State Panel’s Report on Hyperloop Advocates Missouri as Location for National Certification Test Track

    By Kathleen Berger

    Los Angeles-based Virgin Hyperloop One (VHO) announced plans for a national certification center with a full-scale test track. The company is seeking backing and is now asking states to submit proposals to support and host the development of a center to advance its futuristic super high-speed travel plans by testing and validating the technology.

    “We’re looking at different locations throughout the U.S. that can host this,” said Diana Zhou, director of project strategy at VHO. “We’ve got a lot of interest so far.”

    VHO’s system uses a proprietary magnetic levitation system that could make speeds up to 700 miles per hour possible and reduce time to travel. The technology electronically shoots a pod through a low-pressure tube. With magnets lining the tube, the pod glides above track through magnetic levitation at airline speeds. The lack of air and friction allow the pod to quickly reach high speeds.

    Missouri’s Blue Ribbon Panel on Hyperloop conducted a study spanning months, releasing a 176-page report that strongly advocates winning a bid for a 12 to 15 mile “national certification track”.

    According to the report, “The National Certification Track would serve as the natural center for research and development of the technology and should be supported by a robust ecosystem of academic and industry partners led by the University of Missouri system.

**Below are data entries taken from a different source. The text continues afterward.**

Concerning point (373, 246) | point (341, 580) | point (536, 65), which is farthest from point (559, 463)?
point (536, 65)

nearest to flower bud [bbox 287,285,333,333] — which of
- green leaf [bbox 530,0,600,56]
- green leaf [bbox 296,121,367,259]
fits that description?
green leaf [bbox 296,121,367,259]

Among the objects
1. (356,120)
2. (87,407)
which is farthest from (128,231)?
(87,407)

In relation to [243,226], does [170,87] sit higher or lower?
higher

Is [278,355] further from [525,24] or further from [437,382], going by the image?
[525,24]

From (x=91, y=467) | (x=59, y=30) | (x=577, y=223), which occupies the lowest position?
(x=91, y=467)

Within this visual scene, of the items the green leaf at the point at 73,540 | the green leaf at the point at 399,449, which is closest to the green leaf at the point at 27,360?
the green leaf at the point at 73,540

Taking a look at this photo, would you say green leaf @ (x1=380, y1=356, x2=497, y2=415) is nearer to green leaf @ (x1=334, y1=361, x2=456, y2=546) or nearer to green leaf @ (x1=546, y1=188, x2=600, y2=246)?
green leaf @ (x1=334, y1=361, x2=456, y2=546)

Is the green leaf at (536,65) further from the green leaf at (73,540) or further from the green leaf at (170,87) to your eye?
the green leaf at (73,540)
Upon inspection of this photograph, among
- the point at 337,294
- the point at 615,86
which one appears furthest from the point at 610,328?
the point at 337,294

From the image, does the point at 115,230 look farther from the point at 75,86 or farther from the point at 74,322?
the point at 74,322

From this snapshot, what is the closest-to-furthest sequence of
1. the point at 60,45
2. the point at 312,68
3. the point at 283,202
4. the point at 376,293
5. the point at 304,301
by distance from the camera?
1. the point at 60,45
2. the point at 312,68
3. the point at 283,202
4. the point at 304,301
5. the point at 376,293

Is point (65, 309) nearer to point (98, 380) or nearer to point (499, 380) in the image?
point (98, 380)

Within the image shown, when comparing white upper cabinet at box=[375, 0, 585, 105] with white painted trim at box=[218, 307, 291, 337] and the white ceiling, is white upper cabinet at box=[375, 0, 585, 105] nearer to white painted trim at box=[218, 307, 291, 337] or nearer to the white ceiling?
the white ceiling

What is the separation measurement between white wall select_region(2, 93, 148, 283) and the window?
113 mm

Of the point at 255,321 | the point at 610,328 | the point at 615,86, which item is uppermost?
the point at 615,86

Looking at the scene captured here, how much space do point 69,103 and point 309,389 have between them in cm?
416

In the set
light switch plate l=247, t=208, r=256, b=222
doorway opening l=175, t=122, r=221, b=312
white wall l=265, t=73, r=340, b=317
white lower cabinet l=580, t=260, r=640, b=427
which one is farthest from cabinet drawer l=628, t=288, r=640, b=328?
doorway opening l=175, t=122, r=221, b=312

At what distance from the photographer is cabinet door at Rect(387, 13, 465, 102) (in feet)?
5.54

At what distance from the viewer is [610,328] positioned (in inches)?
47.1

    “Before we can start building between cities, we’ve got to have about a 12 to 15 mile, full-size route where the system can reach full speed and where it can be certified for human safety and where we can build a regulatory regime for it,” said Andrew Smith, vice-chair of the Blue Ribbon Panel on Hyperloop. “And we’re hoping that happens in Missouri.”

    Missouri is the first state to completea hyperloop feasibility study. That was followed by the formation of the Blue Ribbon Panel on Hyperloop headed by Lieutenant Governor Mike Kehoe. The bipartisan panel’s 176-report explored the specific steps and funding mechanisms for the Missouri Hyperloop project. The report strongly makes a case for the nation’s first hyperloop route to be built through the I-70 corridor.

    A hyperloop trip between St. Louis to Kansas City would be within 30 minutes; traveling 670 miles per hour, exactly 28 minutes. A trip to Columbia from St. Louis or Kansas City would take 15 minutes.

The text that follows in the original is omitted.